In-Force Business Configurator (IFBC) is used to administer and amend the information, in the form of templates that is relevant for policy management. Therefore, we can create, change, and delete the templates in the IFBC in FSPM. A template describes the runtime behavior of an object in in-force business.
Since the IFBC is a configurable part of the policy management system you can create and edit templates, it checks the consistency of these. When you configure a template, you enter data about interface control and the structure information that is required for managing data. If you classify certain characteristics as being relevant for the IFBC, you can control these using the IFBC, provided the associated entity has also been classified as relevant for the IFBC. The IFBC copies the Customizing settings for the field modifiers and for default values and permitted value ranges, and really does not influence any functions that are defined in business rules or business functions.

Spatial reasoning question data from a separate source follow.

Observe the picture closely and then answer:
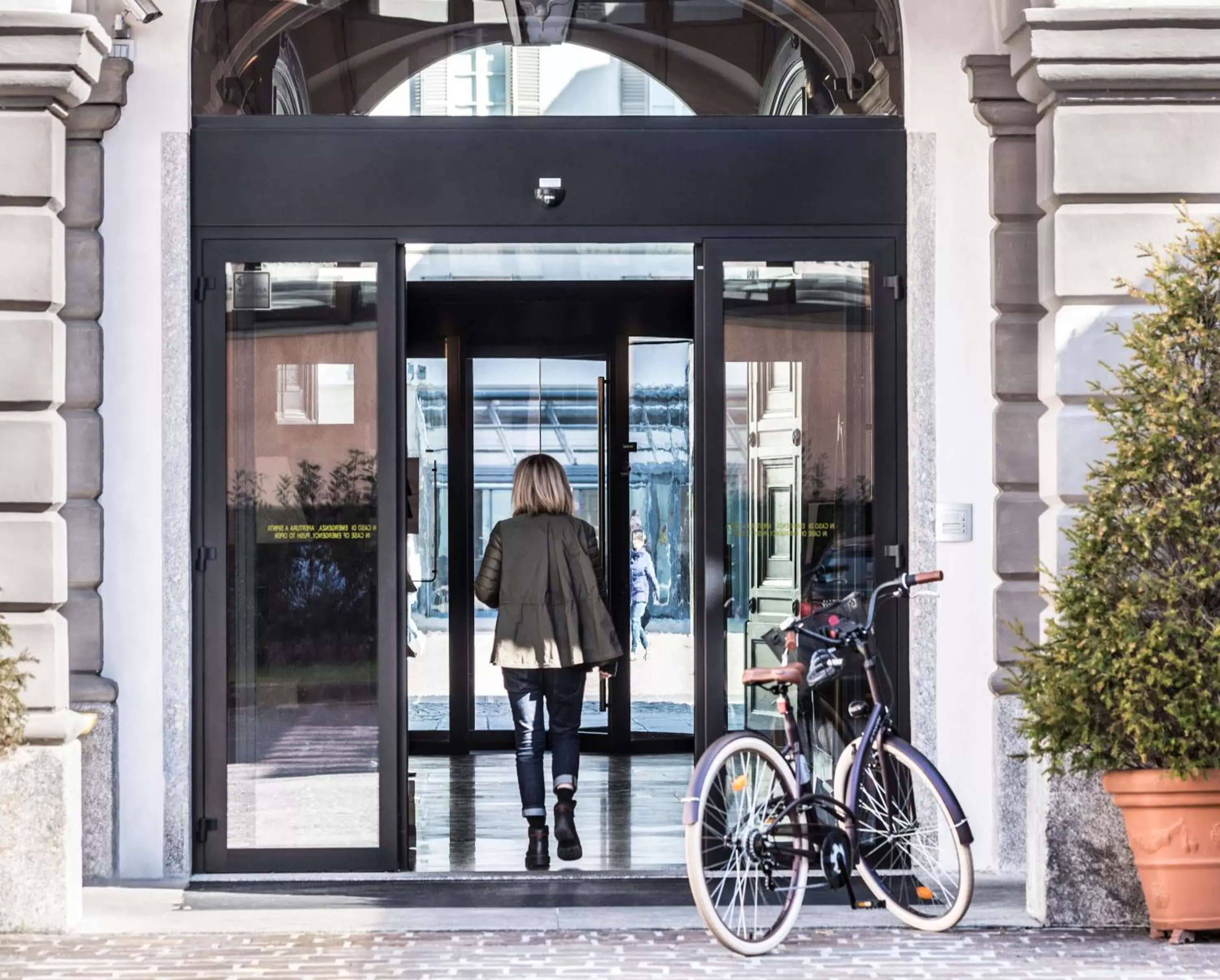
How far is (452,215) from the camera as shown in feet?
24.1

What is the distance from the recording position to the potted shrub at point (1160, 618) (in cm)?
578

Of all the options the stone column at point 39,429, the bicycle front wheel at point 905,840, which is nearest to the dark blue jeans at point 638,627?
the bicycle front wheel at point 905,840

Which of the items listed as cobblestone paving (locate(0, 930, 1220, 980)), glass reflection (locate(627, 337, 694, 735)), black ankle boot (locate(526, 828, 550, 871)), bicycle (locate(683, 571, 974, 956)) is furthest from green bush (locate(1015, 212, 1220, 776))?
glass reflection (locate(627, 337, 694, 735))

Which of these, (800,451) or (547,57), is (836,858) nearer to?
(800,451)

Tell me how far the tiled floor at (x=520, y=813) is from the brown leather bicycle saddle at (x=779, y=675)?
5.82ft

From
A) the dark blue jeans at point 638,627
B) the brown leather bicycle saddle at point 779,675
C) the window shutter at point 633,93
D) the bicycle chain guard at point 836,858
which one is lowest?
the bicycle chain guard at point 836,858

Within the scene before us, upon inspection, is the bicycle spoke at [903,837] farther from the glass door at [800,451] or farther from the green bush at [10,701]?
the green bush at [10,701]

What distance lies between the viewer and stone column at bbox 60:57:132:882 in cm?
720

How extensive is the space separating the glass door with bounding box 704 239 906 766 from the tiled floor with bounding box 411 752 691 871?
3.19 feet

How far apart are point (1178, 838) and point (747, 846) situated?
59.0 inches

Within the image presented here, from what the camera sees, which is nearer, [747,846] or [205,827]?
[747,846]

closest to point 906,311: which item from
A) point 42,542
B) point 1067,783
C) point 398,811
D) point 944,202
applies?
point 944,202

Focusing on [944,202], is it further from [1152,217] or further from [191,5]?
[191,5]

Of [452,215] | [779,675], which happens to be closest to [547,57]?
[452,215]
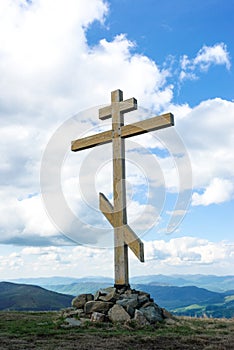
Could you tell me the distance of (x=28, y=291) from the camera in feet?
539

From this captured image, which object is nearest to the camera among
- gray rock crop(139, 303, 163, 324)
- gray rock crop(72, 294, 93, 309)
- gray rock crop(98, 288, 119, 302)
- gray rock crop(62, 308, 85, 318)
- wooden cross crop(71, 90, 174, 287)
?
gray rock crop(139, 303, 163, 324)

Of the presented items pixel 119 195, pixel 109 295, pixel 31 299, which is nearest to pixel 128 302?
pixel 109 295

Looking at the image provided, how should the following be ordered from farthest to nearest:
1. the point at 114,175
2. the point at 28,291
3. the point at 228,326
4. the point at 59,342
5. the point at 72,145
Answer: the point at 28,291
the point at 72,145
the point at 114,175
the point at 228,326
the point at 59,342

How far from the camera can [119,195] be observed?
12.1 m

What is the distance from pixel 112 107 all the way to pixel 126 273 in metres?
5.70

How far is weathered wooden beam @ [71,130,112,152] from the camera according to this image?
1305cm

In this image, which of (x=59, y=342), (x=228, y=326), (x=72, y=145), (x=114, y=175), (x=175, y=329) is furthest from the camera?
(x=72, y=145)

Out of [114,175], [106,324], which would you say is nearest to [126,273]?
[106,324]

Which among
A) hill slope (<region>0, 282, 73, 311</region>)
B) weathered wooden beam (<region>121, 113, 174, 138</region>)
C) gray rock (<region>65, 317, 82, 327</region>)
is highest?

Policy templates are the central control of the In-Force Business Configuration are part of the individual Customizing, and control the behavior of the objects (sales product, product, premium and so on) during operation runtime.
A template determines how an object is to behave at runtime in the policy management system. You can create templates for the objects you have marked as IFBC-relevant in the PBT (Policy Based Technology) .
Policy templates contain information, such as product assignment; behavior of the characteristics of the entities like field modification, default values, value ranges; and instances of the entities that influence in-force business attributes.
To simplify the creation of new templates in a SAP system, you can use copy function available.
These are the three types of copying policy templates:
1) Copying of the template with references to the dependent subtemplates.
2) Copying of the template with all main axis subtemplates.
3) Copying of all templates and all of subtemplates to new templates.
These templates simplify day-to-day business. You can define default values for all the fields classified as relevant for the IFBC. Therefore, IFBC can configure the policy business object for the policy management system and create templates containing the product knowledge relevant for in-force business. The IFBC also manages data that can be defined in a product engine, such as Product Engine (msg.PM). The IFBC, therefore, contains functions for copying static product data from a product engine to the IFBC templates.
The In-Force Business Configurator is used in two different places; the FS-PM and the product engine.
In FS-PM, it ;
1) Supports the policy instance;
2) Based upon templates
3) Manages business objects and attributes in concrete policy context
4) Supports product installation
5) Sets default of attributes, values, or range of selections
6) Defines Obligatory, Optional, Edit, and Hide options of fields
7) And defines cardinalities.
These are the component that FS-PM gets from the product management:
1) Product structure, which contains classes and objects regarding the main axis, lateral objects, and internal objects.
2) Relevant attributes, which includes all relevant attributes that are actually established from the reference model.
3) Premium calculation, which is a method that is called on the highest level and which triggers methods for calculation on the lower levels
4) Tariff, which is a standard property-liability insurance premium set by a rating bureau for a particular class of risk.
5) Profit, which is calculated based on used premium calculations and tariffs
6) Discount or Charges, which is defined by a customer and is dependent on a product structure.
7) Rules, which defines the structure of some sales products.
All of these are imported in a compilate which then should be imported within the IFBC.